Some unions are talking about civil disobedience. Certainly an action that surrounds the capitol and prevents business as usual would be a welcome development—potentially stopping the ability of the right-wing to pass the law.

However, the real power of labor is the ability to stop everything—not just traffic on a particular street. While police may be able to clear a street of protesters, they cannot replace the workers in offices, stores, restaurants and factories. Organizing a general strike by all of labor is a tactic that is on par with the attack that is designed to strangle labor. The movement created by a general strike would draw a line in the sand on behalf of every employed and unemployed worker across the country who is sick of the race to the bottom, sick of the demands for concessions, sick of low wages and few benefits.

Over the last year, Michigan workers have gathered hundreds of thousands of signatures to get initiatives on the ballot only to find that the legislative and electoral arenas are dominated by and manipulated by the rich and powerful. Now is the time for tactics that use our strength in an arena where we are the ones who dominate—that is at every worksite.

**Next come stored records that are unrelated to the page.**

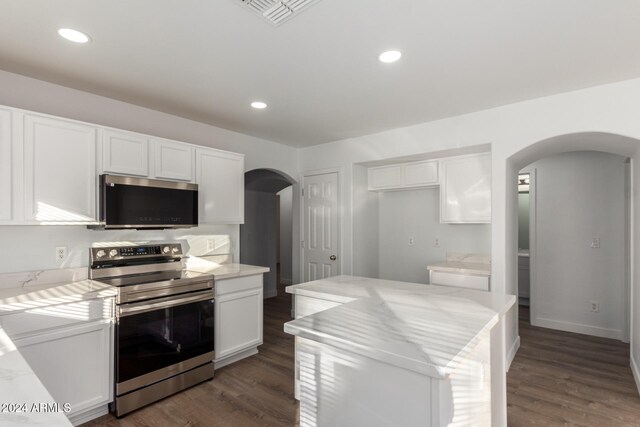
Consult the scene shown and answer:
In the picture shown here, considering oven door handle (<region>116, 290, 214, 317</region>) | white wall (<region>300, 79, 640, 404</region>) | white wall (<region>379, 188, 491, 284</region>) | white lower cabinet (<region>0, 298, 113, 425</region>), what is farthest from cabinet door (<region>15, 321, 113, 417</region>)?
white wall (<region>379, 188, 491, 284</region>)

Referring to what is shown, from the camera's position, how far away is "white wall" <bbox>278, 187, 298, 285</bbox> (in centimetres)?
764

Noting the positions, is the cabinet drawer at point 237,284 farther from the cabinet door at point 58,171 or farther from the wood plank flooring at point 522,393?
the cabinet door at point 58,171

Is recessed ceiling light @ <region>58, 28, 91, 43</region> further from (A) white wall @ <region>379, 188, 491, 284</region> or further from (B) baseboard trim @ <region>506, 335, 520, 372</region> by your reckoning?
(B) baseboard trim @ <region>506, 335, 520, 372</region>

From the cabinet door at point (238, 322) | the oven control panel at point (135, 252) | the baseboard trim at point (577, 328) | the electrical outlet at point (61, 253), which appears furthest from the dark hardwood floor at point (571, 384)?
the electrical outlet at point (61, 253)

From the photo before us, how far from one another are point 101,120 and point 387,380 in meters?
3.10

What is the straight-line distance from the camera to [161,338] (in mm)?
2637

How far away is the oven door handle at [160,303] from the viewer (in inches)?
95.0

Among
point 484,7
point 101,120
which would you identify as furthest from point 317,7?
point 101,120

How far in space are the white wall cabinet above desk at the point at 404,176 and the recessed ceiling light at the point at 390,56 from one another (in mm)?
1982

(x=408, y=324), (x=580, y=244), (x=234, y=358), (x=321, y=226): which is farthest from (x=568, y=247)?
(x=234, y=358)

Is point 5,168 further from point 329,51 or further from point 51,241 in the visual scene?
point 329,51

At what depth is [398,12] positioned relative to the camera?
5.87 ft

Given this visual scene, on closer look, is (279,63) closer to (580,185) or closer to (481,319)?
(481,319)

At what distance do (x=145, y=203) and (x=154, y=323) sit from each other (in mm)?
971
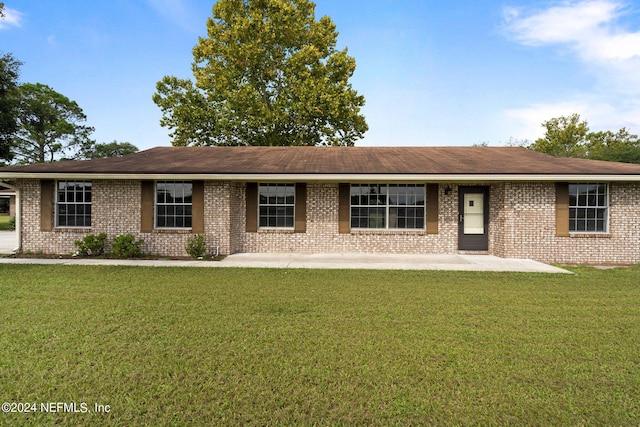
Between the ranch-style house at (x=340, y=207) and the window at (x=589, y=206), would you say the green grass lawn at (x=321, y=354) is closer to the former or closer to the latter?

The roots of the Right to Work battle: 1947 and 2012

Today’s Right to Work laws are founded on the 1947 Taft-Hartley Act. It was passed at a time when millions of workers were striking for a living wage, and for new rights to employer-paid health insurance and pensions. They were striking for justice on the job.

Bankers and businessmen saw the rising tide of worker rebellions as a struggle for power on the job, so they came up with a law that was designed to weaken unions. By taking the financial/organizational muscle out of the union, Taft-Hartley made it illegal to require everyone who benefits from union contracts to pay dues.

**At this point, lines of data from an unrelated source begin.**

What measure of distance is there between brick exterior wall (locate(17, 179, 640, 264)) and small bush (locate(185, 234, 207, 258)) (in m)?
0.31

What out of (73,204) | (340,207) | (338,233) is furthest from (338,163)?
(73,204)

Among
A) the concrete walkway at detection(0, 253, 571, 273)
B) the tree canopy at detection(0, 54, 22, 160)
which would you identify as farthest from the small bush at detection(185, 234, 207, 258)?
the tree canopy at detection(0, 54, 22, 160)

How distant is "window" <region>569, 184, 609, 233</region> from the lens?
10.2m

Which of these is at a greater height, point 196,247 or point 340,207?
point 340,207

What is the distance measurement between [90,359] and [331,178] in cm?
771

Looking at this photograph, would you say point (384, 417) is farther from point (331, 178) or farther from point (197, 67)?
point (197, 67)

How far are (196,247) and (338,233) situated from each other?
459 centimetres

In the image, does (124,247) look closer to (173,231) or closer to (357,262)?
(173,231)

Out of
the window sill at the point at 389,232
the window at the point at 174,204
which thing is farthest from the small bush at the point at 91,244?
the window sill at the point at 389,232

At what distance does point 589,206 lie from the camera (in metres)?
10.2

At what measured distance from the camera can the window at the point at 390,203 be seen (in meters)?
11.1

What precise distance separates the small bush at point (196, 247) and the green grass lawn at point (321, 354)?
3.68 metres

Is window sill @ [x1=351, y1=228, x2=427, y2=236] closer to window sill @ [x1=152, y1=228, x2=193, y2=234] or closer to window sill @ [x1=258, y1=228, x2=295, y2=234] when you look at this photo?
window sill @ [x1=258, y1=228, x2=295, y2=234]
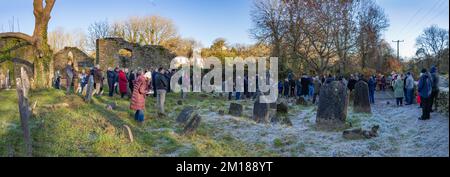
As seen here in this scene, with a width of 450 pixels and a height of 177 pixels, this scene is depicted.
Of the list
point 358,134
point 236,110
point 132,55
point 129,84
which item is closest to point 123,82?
point 129,84

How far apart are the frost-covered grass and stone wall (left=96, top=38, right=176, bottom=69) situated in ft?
60.9

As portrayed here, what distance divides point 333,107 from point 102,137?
21.1 feet

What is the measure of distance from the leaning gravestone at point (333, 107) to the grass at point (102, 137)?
304cm

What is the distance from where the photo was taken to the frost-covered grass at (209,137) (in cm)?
753

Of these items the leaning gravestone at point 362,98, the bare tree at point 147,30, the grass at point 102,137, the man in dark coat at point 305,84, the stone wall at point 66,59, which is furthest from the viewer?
the bare tree at point 147,30

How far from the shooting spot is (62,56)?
121 ft

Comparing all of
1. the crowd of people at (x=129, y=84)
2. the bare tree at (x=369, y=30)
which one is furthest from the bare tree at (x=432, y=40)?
the crowd of people at (x=129, y=84)

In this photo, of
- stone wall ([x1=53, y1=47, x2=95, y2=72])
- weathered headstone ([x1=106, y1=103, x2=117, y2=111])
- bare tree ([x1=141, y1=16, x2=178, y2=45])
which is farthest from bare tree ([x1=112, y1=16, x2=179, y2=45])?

That was just one aspect of the law. Others included the creation of new ways for corporations and others to sue unions while at the same time banning union solidarity actions such as secondary strikes and boycotts (actions by workers not directly affected by a contract). The law banned closed shops where all workers in a union shop must belong to the union as a condition of employment.

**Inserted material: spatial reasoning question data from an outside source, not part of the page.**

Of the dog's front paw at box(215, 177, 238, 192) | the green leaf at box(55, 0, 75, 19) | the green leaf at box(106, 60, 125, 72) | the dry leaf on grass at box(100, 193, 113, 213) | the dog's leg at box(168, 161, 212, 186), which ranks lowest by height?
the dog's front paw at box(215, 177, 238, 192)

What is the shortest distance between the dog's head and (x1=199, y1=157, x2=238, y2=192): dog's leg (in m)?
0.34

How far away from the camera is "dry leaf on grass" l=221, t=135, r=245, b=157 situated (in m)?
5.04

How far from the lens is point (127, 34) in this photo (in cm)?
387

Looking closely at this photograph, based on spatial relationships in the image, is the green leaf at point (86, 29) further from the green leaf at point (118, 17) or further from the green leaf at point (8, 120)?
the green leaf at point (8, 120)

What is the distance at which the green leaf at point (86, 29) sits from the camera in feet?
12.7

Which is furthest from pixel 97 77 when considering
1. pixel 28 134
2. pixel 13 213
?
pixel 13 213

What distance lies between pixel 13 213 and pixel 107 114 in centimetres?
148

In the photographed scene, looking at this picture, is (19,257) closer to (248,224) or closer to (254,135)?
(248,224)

All of those Taft-Hartley restrictions affected the financial strength of the union and their strategy and tactics. But another aspect of the law aimed directly at the heart of the union. The law required that union leaders take an oath supporting the very government that was undermining the unions. The law specifically banned communists, who had given leadership, vision and life to the labor movement, from playing a role. Combined with the McCarthy witch hunt, communists were hounded out of the labor movement by way of both hearings and neo-fascist violence.

Sixty-five years later, the effects of that 1947 law and the reactionary period that followed can still be seen in the weakness of labor. Waves of state repression, contracting out, plant closings and so on have added layers of weight that shape the state of the labor movement.

But the situation is not all doom and gloom. Labor today is not the same as it was in 1947. The working class is filled with the vitality of millions more African American, Latino, Asian and other workers of color. The willingness to act has been demonstrated by the general strike of Latino workers in 2006 and the Chicago teachers' strike of 2012. The many divisions that separate workers are still there, but the potential for what can be done is infinitely greater than it was in 1947.

More than anything the ranks want a solution.

What is needed in 2012 is a leadership that will act.